--- Start PASSAGE SHOWN ---
Achieving network wirespeed in an open standard manner: introducing vDPA

2019 年 10 月 2 日Ariel Adam, Amnon Ilan11 分 (読了時間の目安)

In the past few posts we have discussed the existing virtio-networking architecture both the kernel based (vhost-net/virtio-net) and the userspace/DPDK based (vhost-user/virtio-pmd). Now we'll turn our attention to emerging virtio-networking architectures aiming at providing wirespeed performance to VMs.

In this post we will be covering the building blocks for providing the desired data plane and control plane in order to achieve wire speed performance. We will cover the SR-IOV technology and how it currently addresses this problem. We will then describe virtio-networking approaches for addressing this challenge including virtio full HW offloading and vDPA (virtual data path acceleration) with an emphasis on the benefits vDPA brings. We will conclude by comparing the previous virtio-networking architectures and the ones presented here.

This post is intended for those who are interested in understanding the essence of the different virtio-networking architectures including vDPA without going into all the details (and there are a lot of details). As usual this post will be followed by a technical deep dive post and a hands on post.
--- End PASSAGE SHOWN ---
--- Start LISTED ENTRIES ---
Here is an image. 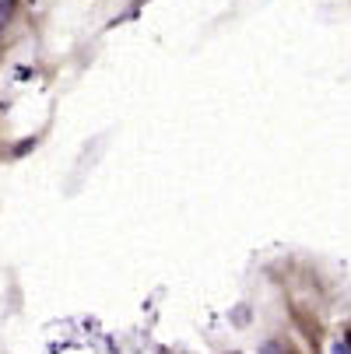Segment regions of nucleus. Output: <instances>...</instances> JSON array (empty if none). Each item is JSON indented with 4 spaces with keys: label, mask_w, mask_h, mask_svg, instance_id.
<instances>
[{
    "label": "nucleus",
    "mask_w": 351,
    "mask_h": 354,
    "mask_svg": "<svg viewBox=\"0 0 351 354\" xmlns=\"http://www.w3.org/2000/svg\"><path fill=\"white\" fill-rule=\"evenodd\" d=\"M334 354H351V344H334Z\"/></svg>",
    "instance_id": "3"
},
{
    "label": "nucleus",
    "mask_w": 351,
    "mask_h": 354,
    "mask_svg": "<svg viewBox=\"0 0 351 354\" xmlns=\"http://www.w3.org/2000/svg\"><path fill=\"white\" fill-rule=\"evenodd\" d=\"M260 354H285V347H281L278 340H267V344L260 347Z\"/></svg>",
    "instance_id": "2"
},
{
    "label": "nucleus",
    "mask_w": 351,
    "mask_h": 354,
    "mask_svg": "<svg viewBox=\"0 0 351 354\" xmlns=\"http://www.w3.org/2000/svg\"><path fill=\"white\" fill-rule=\"evenodd\" d=\"M15 4H18V0H0V28H4V25L11 21V15H15Z\"/></svg>",
    "instance_id": "1"
}]
</instances>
--- End LISTED ENTRIES ---
--- STATED PROBLEM ---
Answer these questions using the vDPA passage:
(a) Which two existing virtio-networking architectures did the earlier posts discuss?
(b) What does vDPA stand for?
(c) What two posts will follow this one?
The listing was drawn from a different source than the vDPA passage.

--- SOLUTION FOR THIS PROBLEM ---
(a) The kernel-based architecture (vhost-net/virtio-net) and the userspace/DPDK-based architecture (vhost-user/virtio-pmd).
(b) Virtual data path acceleration.
(c) A technical deep dive post and a hands-on post.